• [What to produce] Rewrite the lines below as a Markdown table with the columns "Row" and "Line." Give each line a row number, skip the blank lines, and leave out the pictures.

◆ ◆ ◆

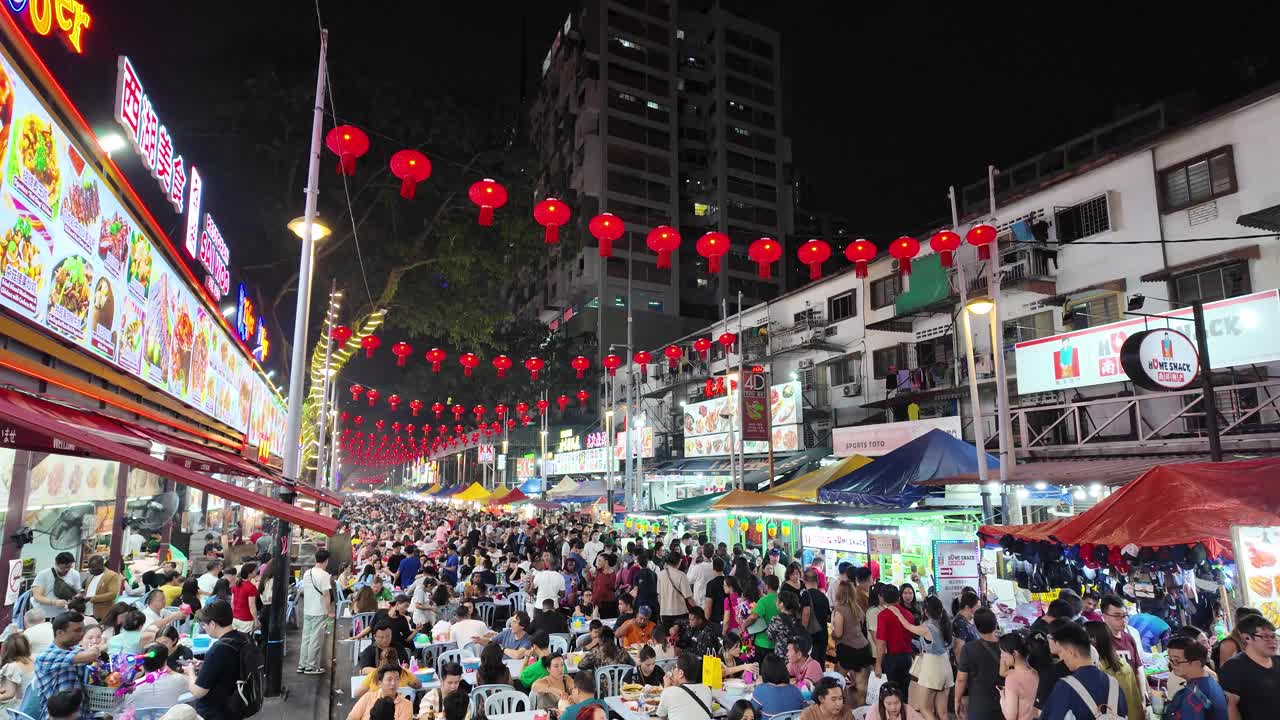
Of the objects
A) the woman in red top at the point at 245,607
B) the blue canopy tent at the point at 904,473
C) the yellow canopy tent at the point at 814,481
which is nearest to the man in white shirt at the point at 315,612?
the woman in red top at the point at 245,607

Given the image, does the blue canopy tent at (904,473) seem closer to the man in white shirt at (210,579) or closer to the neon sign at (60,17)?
the man in white shirt at (210,579)

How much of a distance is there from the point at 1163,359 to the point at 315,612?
45.8 feet

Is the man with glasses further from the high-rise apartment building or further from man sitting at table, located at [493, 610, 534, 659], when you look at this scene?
the high-rise apartment building

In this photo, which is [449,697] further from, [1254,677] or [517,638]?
[1254,677]

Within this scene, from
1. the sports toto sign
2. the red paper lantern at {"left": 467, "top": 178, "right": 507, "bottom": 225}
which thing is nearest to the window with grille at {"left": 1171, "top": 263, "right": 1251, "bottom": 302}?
the sports toto sign

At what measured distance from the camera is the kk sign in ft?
44.2

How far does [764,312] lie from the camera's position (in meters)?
33.0

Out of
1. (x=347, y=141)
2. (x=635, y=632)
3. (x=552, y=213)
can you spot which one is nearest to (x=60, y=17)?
(x=347, y=141)

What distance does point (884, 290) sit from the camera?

◆ ◆ ◆

• [Response to this exercise]
| Row | Line |
|---|---|
| 1 | Of the objects |
| 2 | A) the woman in red top at the point at 245,607 |
| 3 | B) the blue canopy tent at the point at 904,473 |
| 4 | C) the yellow canopy tent at the point at 814,481 |
| 5 | which is nearest to the man in white shirt at the point at 315,612? |
| 6 | the woman in red top at the point at 245,607 |
| 7 | Given the image, does the blue canopy tent at (904,473) seem closer to the man in white shirt at (210,579) or closer to the neon sign at (60,17)? |
| 8 | the man in white shirt at (210,579) |
| 9 | How much of a distance is there from the point at 1163,359 to the point at 315,612? |
| 10 | 45.8 feet |
| 11 | Is the man with glasses further from the high-rise apartment building or further from man sitting at table, located at [493, 610, 534, 659], when you look at this scene? |
| 12 | the high-rise apartment building |
| 13 | In this photo, which is [449,697] further from, [1254,677] or [517,638]? |
| 14 | [1254,677] |
| 15 | Within this scene, from |
| 16 | 1. the sports toto sign |
| 17 | 2. the red paper lantern at {"left": 467, "top": 178, "right": 507, "bottom": 225} |
| 18 | which thing is nearest to the window with grille at {"left": 1171, "top": 263, "right": 1251, "bottom": 302}? |
| 19 | the sports toto sign |
| 20 | At what measured distance from the camera is the kk sign in ft? |
| 21 | 44.2 |
| 22 | How far does [764,312] lie from the camera's position (in meters)? |
| 23 | 33.0 |
| 24 | Out of |
| 25 | 1. (x=347, y=141) |
| 26 | 2. (x=635, y=632) |
| 27 | 3. (x=552, y=213) |
| 28 | can you spot which one is nearest to (x=60, y=17)? |
| 29 | (x=347, y=141) |
| 30 | What distance does point (884, 290) sit from the camera? |